Em Porto Alegre, os setores de Rampa, GSE e Limpeza tiveram ao todo 75 trabalhadores demitidos, já em Recife, 47 trabalhadores da Rampa perderam seus empregos.

Com as demissões, a Latam passará a contar com terceirizados nessas funções, e não poderá ter nessas vagas a recontratação dos aeroviários demitidos. Isso porque a Lei da Terceirização prevê um prazo de 18 meses em que esses trabalhadores não poderão ser recontratados.

Para a FENTAC, a medida da empresa é extremamente prejudicial para a qualidade do serviço, e algo ainda mais perigoso, prejudicial para a segurança de voo. Segundo relatos dos diretores da entidade, Guarulhos, que já possui esses setores terceirizados, registrou tanto acidentes patrimoniais quanto acidentes de trabalho.

Para a direção, a troca de trabalhadores experientes e capacitados por terceirizados com menor qualificação resulta em um risco para toda comunidade aeroportuária, tanto para os próprios trabalhadores quanto para os passageiros.
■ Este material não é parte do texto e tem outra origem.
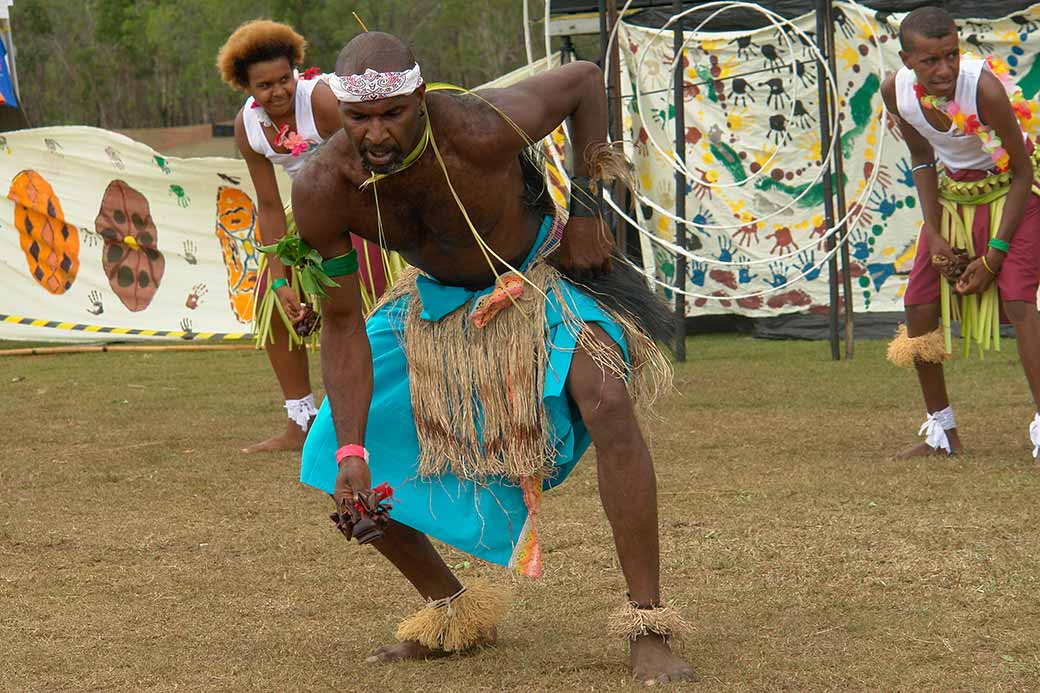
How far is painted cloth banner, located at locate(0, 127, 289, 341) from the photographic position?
10.2 m

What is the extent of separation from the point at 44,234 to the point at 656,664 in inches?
330

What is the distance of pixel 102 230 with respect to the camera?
1030 cm

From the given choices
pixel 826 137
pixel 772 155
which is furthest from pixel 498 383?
pixel 772 155

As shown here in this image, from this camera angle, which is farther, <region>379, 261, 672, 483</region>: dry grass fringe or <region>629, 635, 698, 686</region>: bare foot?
<region>379, 261, 672, 483</region>: dry grass fringe

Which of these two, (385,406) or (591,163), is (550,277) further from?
(385,406)

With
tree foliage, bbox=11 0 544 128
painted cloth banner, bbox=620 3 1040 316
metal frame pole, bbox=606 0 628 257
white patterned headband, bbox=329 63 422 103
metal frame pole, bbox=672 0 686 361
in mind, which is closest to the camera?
white patterned headband, bbox=329 63 422 103

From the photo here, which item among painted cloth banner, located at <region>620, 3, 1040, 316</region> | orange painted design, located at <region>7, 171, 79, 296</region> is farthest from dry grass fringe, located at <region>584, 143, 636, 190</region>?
orange painted design, located at <region>7, 171, 79, 296</region>

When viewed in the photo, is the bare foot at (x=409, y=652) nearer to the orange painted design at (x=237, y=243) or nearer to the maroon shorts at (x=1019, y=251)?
the maroon shorts at (x=1019, y=251)

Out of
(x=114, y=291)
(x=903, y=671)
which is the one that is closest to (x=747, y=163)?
(x=114, y=291)

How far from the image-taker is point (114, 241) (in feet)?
33.9

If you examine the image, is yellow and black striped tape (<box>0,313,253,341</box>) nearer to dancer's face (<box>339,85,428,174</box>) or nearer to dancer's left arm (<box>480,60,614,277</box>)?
dancer's left arm (<box>480,60,614,277</box>)

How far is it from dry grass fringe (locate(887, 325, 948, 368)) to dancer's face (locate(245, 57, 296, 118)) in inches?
96.2

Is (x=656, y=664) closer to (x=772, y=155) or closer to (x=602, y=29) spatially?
(x=602, y=29)

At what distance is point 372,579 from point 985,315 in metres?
2.62
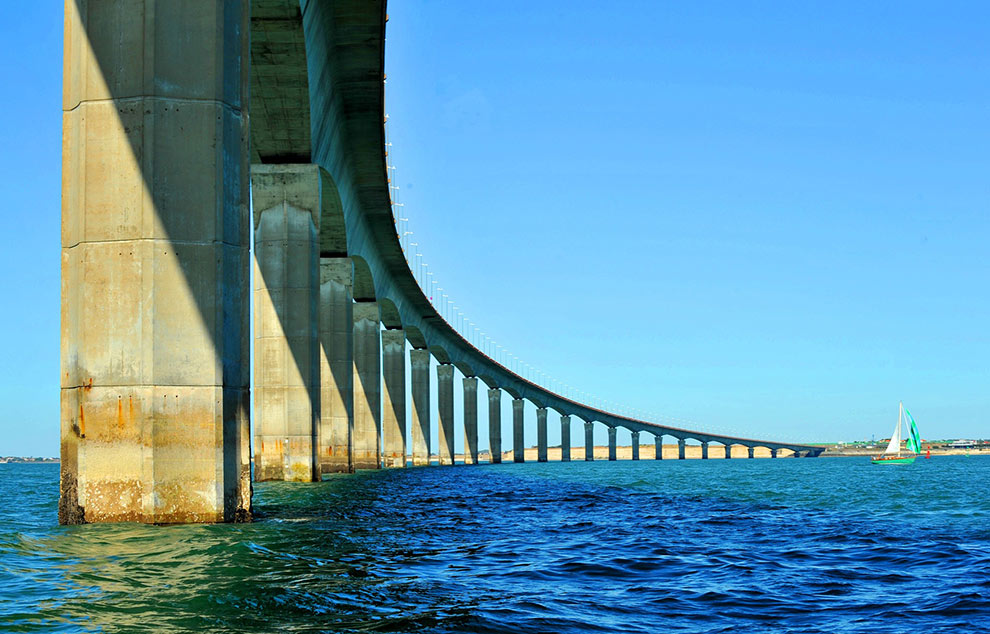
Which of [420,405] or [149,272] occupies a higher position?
[149,272]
Isso é considerado pela entidade como um grave erro da empresa.

A FENTAC entende que não é possível impedir que a Latam faça esse tipo de terceirização, mas entende que pode conscientizar o público sobre o impacto dessas mudanças. “Como sabemos, na aviação os acidentes costumam ser fruto de uma sequência de erros, e essa terceirização pode ser um agente causador de erro”, afirma a direção da Federação.

Além disso, a entidade lamenta profundamente a perda dos empregos, principalmente pela impossibilidade da recontratação dada a Lei da Terceirização. A direção da FENTAC pontua que “em resumo, essa decisão da Latam é negativa sob muitos aspectos, e mesmo o resultado momentaneamente positivo para o bolso da empresa pode ser revertido por futuros acidentes”.